10.eIF3a function in immunity and protection against severe sepsis by regulating B cell quantity and function through m6A modification.
Qianying OUYANG ; Jiajia CUI ; Yang WANG ; Ke LIU ; Yan ZHAN ; Wei ZHUO ; Juan CHEN ; Honghao ZHOU ; Chenhui LUO ; Jianming XIA ; Liansheng WANG ; Chengxian GUO ; Jianting ZHANG ; Zhaoqian LIU ; Jiye YIN
Acta Pharmaceutica Sinica B 2025;15(3):1571-1588
eIF3a is a N 6-methyladenosine (m6A) reader that regulates mRNA translation by recognizing m6A modifications of these mRNAs.
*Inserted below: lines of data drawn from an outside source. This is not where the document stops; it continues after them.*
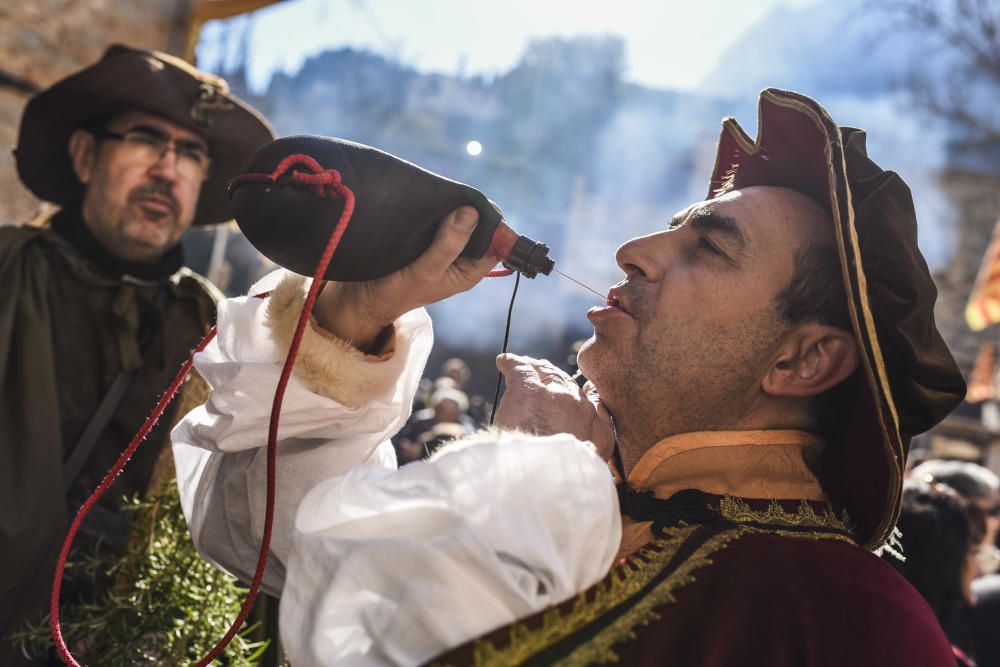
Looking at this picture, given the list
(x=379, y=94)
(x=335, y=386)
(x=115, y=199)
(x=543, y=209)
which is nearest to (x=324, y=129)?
(x=379, y=94)

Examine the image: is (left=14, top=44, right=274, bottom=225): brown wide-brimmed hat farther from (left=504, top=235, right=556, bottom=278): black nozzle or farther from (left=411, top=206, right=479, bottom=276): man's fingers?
(left=504, top=235, right=556, bottom=278): black nozzle

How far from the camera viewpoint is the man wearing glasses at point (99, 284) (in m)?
2.74

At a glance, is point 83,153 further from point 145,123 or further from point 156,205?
point 156,205

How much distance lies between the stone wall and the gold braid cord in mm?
4483

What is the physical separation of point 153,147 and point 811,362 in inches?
109

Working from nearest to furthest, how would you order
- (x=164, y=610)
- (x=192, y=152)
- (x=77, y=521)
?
(x=77, y=521) < (x=164, y=610) < (x=192, y=152)

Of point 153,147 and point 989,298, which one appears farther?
point 989,298

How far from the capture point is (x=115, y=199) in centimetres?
328

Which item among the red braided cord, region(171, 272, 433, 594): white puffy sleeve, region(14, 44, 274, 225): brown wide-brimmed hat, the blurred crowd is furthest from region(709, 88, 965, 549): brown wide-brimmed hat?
Result: region(14, 44, 274, 225): brown wide-brimmed hat

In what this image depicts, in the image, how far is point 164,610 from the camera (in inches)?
84.1

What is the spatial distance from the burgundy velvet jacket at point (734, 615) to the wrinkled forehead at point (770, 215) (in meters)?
0.68

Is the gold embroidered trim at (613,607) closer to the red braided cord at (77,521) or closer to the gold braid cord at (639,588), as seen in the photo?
the gold braid cord at (639,588)

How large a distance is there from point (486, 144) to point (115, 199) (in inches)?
887

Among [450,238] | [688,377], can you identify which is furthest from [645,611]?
[450,238]
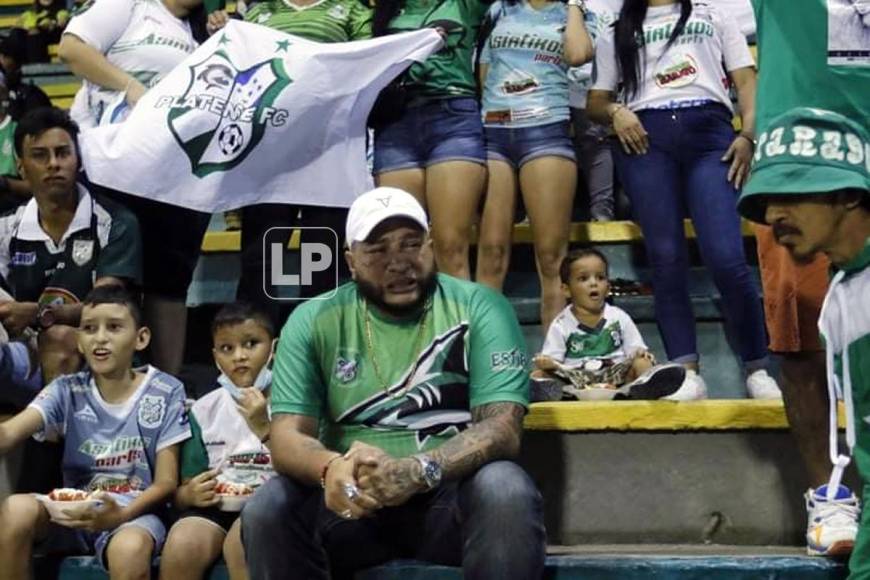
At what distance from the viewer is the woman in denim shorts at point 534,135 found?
5.12 m

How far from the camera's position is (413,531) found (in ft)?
12.1

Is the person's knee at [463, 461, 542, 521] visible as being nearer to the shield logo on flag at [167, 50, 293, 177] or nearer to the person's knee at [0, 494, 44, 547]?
the person's knee at [0, 494, 44, 547]

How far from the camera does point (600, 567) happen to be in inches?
147

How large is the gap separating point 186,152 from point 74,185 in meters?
0.37

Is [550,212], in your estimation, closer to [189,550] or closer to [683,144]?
[683,144]

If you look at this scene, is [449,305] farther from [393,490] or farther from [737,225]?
[737,225]

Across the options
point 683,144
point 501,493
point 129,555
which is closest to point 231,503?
point 129,555

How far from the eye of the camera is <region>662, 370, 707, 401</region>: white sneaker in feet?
14.5

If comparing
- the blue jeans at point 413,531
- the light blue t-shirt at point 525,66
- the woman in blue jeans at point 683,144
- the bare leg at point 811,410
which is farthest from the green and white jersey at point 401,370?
the light blue t-shirt at point 525,66

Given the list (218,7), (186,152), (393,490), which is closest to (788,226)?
(393,490)

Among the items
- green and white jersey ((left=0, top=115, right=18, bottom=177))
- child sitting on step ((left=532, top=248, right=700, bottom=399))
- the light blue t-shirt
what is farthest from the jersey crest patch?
green and white jersey ((left=0, top=115, right=18, bottom=177))

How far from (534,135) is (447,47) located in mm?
412

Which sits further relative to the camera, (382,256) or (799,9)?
(382,256)

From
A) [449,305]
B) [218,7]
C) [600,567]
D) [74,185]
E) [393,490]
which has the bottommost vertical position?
[600,567]
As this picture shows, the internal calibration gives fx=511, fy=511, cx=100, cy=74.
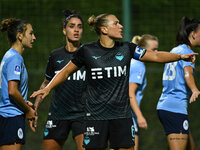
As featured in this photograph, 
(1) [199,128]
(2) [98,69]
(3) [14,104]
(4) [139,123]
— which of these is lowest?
(1) [199,128]

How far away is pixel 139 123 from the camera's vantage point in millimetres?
7348

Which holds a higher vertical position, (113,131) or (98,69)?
(98,69)

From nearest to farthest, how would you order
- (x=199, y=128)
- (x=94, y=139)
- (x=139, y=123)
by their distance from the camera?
(x=94, y=139)
(x=139, y=123)
(x=199, y=128)

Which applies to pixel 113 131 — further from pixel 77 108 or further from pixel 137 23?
pixel 137 23

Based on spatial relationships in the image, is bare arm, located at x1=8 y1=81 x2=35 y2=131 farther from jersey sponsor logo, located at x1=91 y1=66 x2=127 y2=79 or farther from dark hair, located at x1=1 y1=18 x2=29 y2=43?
jersey sponsor logo, located at x1=91 y1=66 x2=127 y2=79

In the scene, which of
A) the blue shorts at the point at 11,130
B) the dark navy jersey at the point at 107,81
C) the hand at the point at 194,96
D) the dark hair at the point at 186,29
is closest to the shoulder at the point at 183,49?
the dark hair at the point at 186,29

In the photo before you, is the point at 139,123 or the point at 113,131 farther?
the point at 139,123

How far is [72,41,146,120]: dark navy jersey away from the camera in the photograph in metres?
5.83

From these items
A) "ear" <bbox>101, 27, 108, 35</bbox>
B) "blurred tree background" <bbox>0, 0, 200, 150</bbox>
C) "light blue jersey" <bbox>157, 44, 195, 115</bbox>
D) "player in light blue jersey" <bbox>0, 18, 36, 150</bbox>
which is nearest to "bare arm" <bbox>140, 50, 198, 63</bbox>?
"ear" <bbox>101, 27, 108, 35</bbox>

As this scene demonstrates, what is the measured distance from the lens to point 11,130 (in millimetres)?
5930

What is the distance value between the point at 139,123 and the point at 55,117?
50.3 inches

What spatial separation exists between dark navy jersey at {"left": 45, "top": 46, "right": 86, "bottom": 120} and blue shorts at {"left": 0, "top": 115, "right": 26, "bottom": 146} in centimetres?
91

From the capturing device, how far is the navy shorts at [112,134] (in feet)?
19.1

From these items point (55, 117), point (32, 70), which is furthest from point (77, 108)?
point (32, 70)
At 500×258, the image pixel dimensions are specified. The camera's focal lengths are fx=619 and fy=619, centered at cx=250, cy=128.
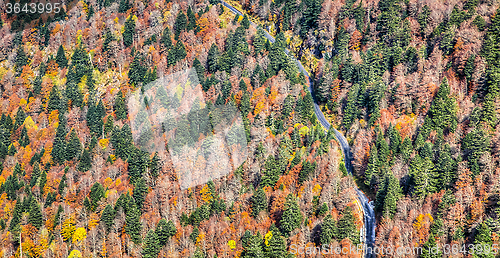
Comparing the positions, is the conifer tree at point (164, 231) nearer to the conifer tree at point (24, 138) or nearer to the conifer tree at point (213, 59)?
the conifer tree at point (213, 59)

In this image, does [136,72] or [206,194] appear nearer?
[206,194]

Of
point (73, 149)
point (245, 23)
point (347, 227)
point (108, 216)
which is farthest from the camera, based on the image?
point (245, 23)

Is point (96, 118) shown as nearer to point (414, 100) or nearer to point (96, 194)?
point (96, 194)

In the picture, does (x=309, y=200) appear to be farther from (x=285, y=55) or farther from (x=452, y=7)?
(x=452, y=7)

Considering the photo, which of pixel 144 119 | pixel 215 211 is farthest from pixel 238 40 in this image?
pixel 215 211

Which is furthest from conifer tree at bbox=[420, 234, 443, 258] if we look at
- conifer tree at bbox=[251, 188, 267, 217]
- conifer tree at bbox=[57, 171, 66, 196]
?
conifer tree at bbox=[57, 171, 66, 196]

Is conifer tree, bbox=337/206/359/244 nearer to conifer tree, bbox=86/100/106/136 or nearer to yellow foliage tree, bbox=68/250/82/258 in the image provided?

It has been suggested that eIF3a may play an important role in regulating translation initiation via m6A during infection when canonical cap-dependent initiation is inhibited. However, the death of animal model studies impedes our understanding of the functional significance of eIF3a in immunity and regulation in vivo. In this study, we investigated the in vivo function of eIF3a using eIF3a knockout and knockdown mouse models and found that eIF3a deficiency resulted in splenic tissue structural disruption and multi-organ damage, which contributed to severe sepsis induced by Lipopolysaccharide (LPS). Ectopic eIF3a overexpression in the eIF3a knockdown mice rescued mice from LPS-induced severe sepsis. We further showed that eIF3a maintains a functional and healthy immune system by regulating B cell function and quantity through m6A modification of mRNAs. These findings unveil a novel mechanism underlying sepsis, implicating the pivotal role of B cells in this complex disease process regulated by eIF3a. Furthermore, eIF3a may be used to develop a potential strategy for treating sepsis.